#### [PROBLEM]
Please output exactly the lines below, starting at the line that has "футболки женская,кофта женская,летние" and ending at the line that has "ECO D. | clothing", both included; leave out all pictures and include nothing else.

#### [DATA TO USE]

● ● ● ●

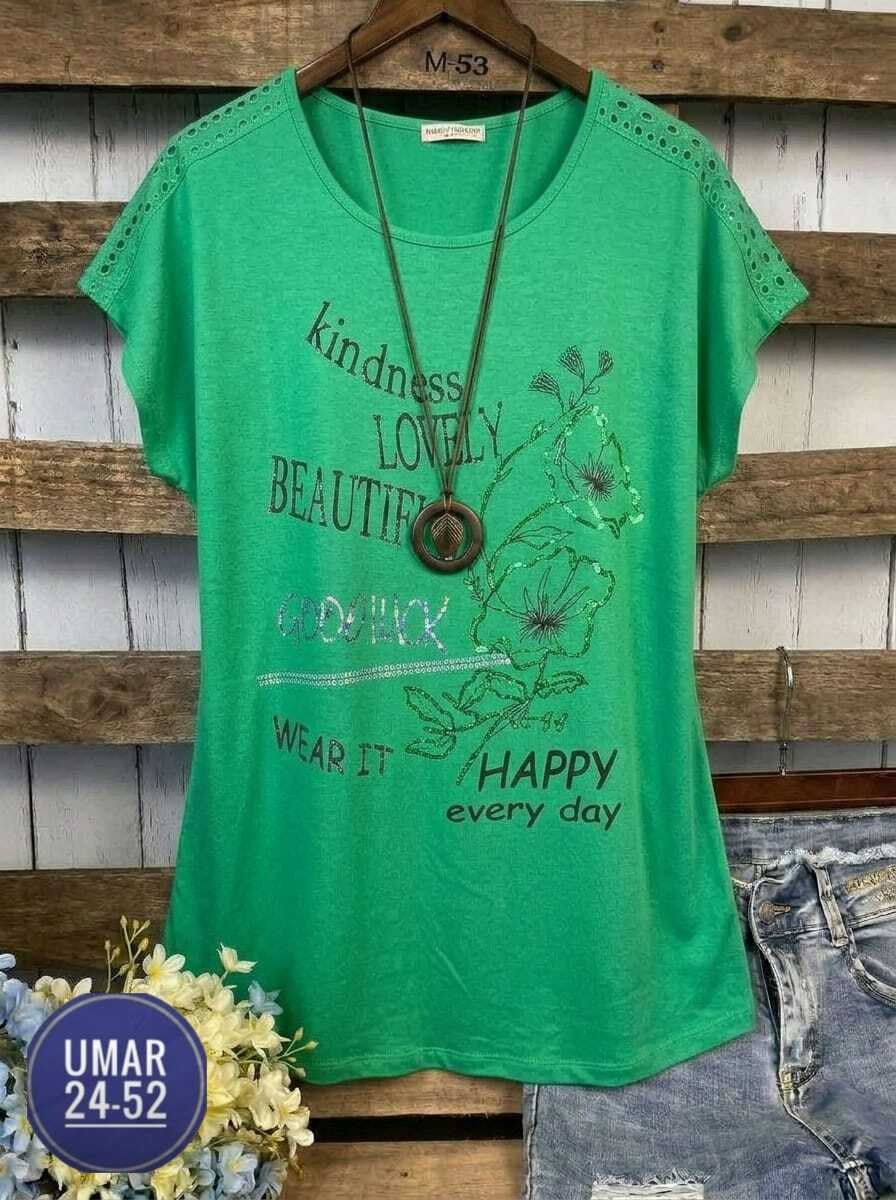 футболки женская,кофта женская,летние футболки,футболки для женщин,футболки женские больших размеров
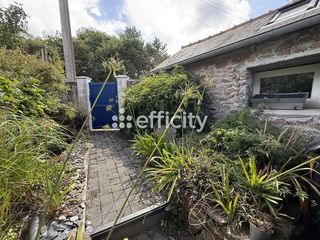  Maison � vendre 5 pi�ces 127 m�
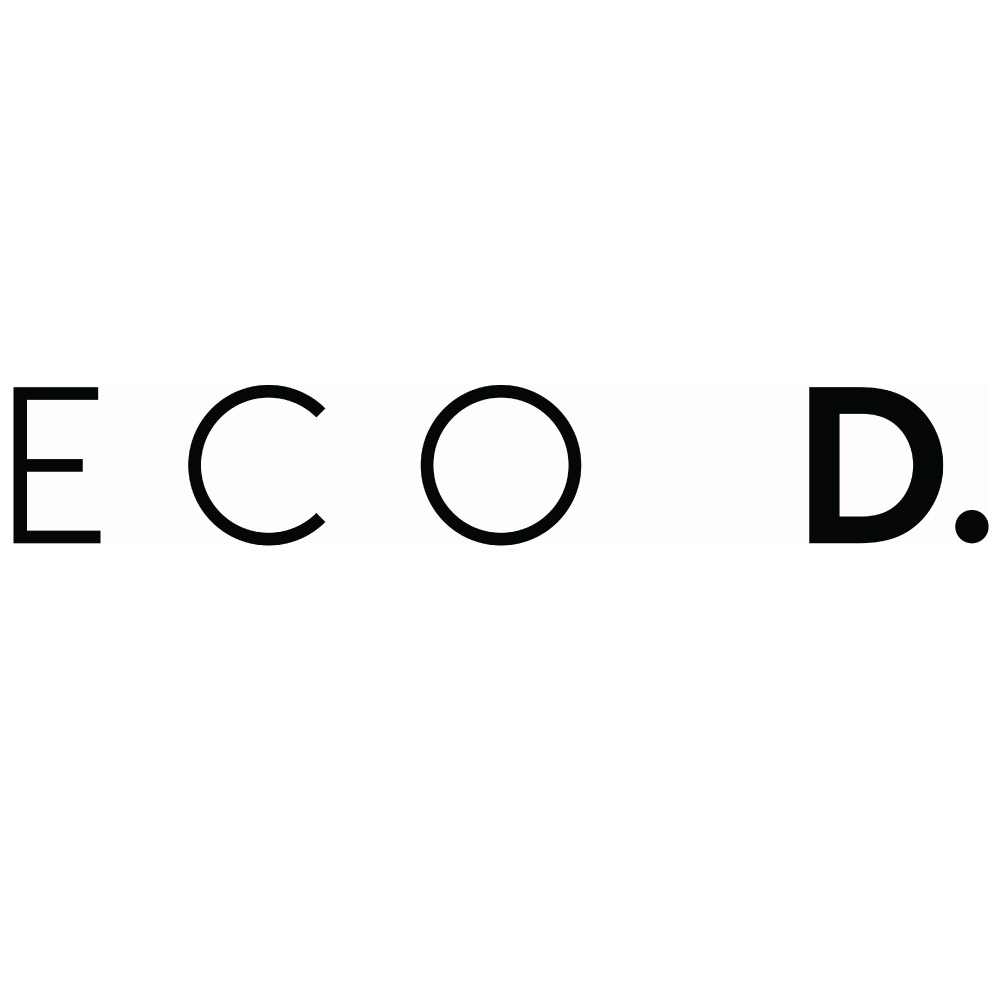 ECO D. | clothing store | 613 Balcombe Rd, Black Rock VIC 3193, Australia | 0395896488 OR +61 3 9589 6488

● ● ● ●

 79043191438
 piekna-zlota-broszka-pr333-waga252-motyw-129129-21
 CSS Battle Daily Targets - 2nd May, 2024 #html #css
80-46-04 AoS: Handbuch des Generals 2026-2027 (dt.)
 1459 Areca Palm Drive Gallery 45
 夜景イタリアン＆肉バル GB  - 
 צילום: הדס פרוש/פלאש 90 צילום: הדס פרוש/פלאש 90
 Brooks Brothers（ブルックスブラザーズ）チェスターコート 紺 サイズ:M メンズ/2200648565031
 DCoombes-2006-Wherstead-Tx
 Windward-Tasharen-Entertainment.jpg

● ● ● ●

#### [SOLUTION TO THE PROBLEM]
 футболки женская,кофта женская,летние футболки,футболки для женщин,футболки женские больших размеров
  Maison � vendre 5 pi�ces 127 m�
 ECO D. | clothing store | 613 Balcombe Rd, Black Rock VIC 3193, Australia | 0395896488 OR +61 3 9589 6488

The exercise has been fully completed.